Vocoder was a fun side project to work on, but unfortunately the STT model is not super accurate, especially without a top notch microphone. Moreover, the grammar system was tightly integrated with the specific STT model, such that it is difficult to plug in different models.
Voice
So, that was Vocoder. As mentioned earlier, I experimented a few months ago with writing a new dictation tool from scratch using PureScript, which I have named "Voice," the source code for which is now available on GitHub. As a side project, I didn't make Voice to explore any particular idea about voice input in the way that I did with Vocoder. I was aiming to make a simple dictation tool that I could package for the main, modern Linux software package repositories like Snap and Flatpak.

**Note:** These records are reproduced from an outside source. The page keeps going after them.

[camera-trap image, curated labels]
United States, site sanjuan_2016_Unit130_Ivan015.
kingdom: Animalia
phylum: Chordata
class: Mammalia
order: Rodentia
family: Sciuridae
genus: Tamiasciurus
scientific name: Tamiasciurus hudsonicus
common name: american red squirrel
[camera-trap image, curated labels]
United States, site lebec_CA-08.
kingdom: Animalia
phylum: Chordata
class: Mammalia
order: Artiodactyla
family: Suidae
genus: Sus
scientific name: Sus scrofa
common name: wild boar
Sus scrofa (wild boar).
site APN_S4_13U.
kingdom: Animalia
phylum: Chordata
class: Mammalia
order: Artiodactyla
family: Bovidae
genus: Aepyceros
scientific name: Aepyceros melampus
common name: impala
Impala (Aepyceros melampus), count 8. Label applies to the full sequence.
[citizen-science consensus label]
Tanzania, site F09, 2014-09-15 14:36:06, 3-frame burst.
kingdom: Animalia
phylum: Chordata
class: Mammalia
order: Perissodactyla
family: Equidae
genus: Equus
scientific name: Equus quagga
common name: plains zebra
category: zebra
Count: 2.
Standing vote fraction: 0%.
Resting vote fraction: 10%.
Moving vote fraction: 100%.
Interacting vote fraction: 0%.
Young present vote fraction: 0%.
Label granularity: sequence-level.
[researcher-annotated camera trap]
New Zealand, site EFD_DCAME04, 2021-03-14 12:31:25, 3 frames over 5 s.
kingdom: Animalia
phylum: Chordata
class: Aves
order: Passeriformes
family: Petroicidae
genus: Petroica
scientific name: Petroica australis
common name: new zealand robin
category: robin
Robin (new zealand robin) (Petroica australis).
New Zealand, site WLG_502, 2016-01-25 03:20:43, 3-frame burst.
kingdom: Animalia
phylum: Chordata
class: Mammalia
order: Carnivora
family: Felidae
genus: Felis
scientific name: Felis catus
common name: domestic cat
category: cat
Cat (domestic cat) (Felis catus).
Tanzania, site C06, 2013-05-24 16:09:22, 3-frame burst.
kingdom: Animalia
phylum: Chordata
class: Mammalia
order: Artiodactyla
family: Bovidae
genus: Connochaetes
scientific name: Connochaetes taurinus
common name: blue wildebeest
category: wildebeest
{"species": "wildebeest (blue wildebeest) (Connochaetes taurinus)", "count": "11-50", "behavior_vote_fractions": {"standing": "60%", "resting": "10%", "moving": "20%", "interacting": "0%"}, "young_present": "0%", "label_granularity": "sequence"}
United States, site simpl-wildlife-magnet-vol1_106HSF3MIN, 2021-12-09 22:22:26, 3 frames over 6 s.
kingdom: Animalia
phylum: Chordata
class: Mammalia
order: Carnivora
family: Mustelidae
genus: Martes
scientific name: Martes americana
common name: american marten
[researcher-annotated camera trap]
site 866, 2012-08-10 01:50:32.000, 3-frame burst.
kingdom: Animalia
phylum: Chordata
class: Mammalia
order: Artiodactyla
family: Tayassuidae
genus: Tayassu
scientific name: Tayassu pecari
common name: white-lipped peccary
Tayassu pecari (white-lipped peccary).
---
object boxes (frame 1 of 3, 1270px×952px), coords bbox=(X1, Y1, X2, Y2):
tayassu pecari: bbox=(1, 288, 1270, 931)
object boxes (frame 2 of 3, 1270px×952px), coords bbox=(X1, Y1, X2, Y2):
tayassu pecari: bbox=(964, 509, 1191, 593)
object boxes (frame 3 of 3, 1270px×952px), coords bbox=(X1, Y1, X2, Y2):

Moreover, I wanted to see how easy it would be to use a purely functional programming language like PureScript, together with modern open source STT libraries and models, to make something that works at a basic level.
For speech recognition, I used sherpa-onnx. Sherpa-onnx uses a Node addon to run models efficiently and it uses Onnx to integrate lots of models from different research groups and make them available through a common interface. At the moment, you can use Voice with
- Parakeet V2
- Parakeet V3
- Moonshine
- Whisper tiny
- Whisper small
You can download one of these models by running something like
voice download-model -m parakeetv3
Or rather, you will be able to invoke Voice like that once it is installable via Flatpak or Snap. Until then, you will have to clone the repo, install the dependencies, and invoke it with npm run start. So the above command would in fact be
npm run start -- download-model -m parakeetv3
Still, because it looks cooler, I will continue to describe the interface as if it's available via the command "voice."
It has commands to record audio, transcribe audio, and execute commands or dictate text that you can combine using pipes. For example, the following command records audio, transcribes it, and then types what you said using xdotool to simulate keystrokes:
voice record | voice transcribe -m parakeetv3 | voice dictate
If you have a yaml file, commands.yaml, that maps phrases to system commands, you can instead execute commands when their trigger phrases are spoken:
voice record | voice transcribe -m parakeetv3 | voice execute -c commands.yaml
The program comes with moonshine as a default model, which is used if you omit a model choice like -m parakeetv3.
I'm not sure what the future of Voice is, although I do plan on finishing the packaging of it for Snap and Flatpak at some point.